本文
--------------------------------

RedshiftのSUPER型でUNNESTと大文字フィールド名を扱ってみる

2021.12.27

この記事は公開されてから1年以上経過しています。情報が古い可能性がありますので、ご注意ください。

はじめに

データアナリティクス事業本部のkobayashiです。

RedshiftのSUPER型を使用する案件がありその中でSUPER型のデータを扱う場合にいくつか気になる点があり、ドキュメントを調べながら対応しましたのでその内容をまとめます。

RedshiftのSUPER型

RedshfitのSUPER型は半構造化データをRedshiftへ取り込むことができる型で、主にJSONデータをRedshiftへ格納する際に使います。

SUPER型の説明は弊社ブログにて詳しい記事がありますのでそちらの記事をお読みください。

実際にSUPER型を使っている中でよく使う操作で気になった以下の2点について実際のデータを使いながら試してみます。

  • SUPER型データのUNNEST
  • 大文字フィールドが含まれているSUPER型データの取り扱い

なお、使用するデータは公式ドキュメントである「半構造化データを Amazon Redshift にロードする - Amazon Redshift 」のnationsテーブルのデータを使います。

"regionkey","name","comment","nations"
"0","AFRICA","""lar deposits. blithely final packages cajole. regular waters are final requests. regular accounts are according to ""","[{""n_comment"":"" haggle. carefully final deposits detect slyly agai"",""n_nationkey"":11,""n_name"":""ALGERIA""},{""n_comment"":""ven packages wake quickly. regu"",""n_nationkey"":5,""n_name"":""ETHIOPIA""},{""n_comment"":"" pending excuses haggle furiously deposits. pending, express pinto beans wake fluffily past t"",""n_nationkey"":14,""n_name"":""KENYA""},{""n_comment"":""rns. blithely bold courts among the closely regular packages use furiously bold platelets?"",""n_nationkey"":15,""n_name"":""MOROCCO""},{""n_comment"":""s. ironic, unusual asymptotes wake blithely r"",""n_nationkey"":16,""n_name"":""MOZAMBIQUE""}]"

--------------------------------

課題
次の1.〜3.がそれぞれ本文と合っているかを「はい」か「いいえ」で答え、判断の決め手となる本文の語句をそのまま引用する。
1. SUPER型は主にJSONデータをRedshiftへ格納する際に使う。
2. 記事では、SUPER型を使う中で気になった3点を試している。
3. 使用するデータは、公式ドキュメントにあるnationsテーブルのデータである。

データ部
--------------------------------

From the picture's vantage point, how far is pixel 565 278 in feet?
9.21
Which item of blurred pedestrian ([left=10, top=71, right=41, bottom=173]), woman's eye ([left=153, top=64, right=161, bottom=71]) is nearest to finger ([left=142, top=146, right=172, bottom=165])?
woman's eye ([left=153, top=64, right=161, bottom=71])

--------------------------------

回答
1. はい。「主にJSONデータをRedshiftへ格納する際に使います」
2. いいえ。「以下の2点」
3. はい。「nationsテーブルのデータを使います」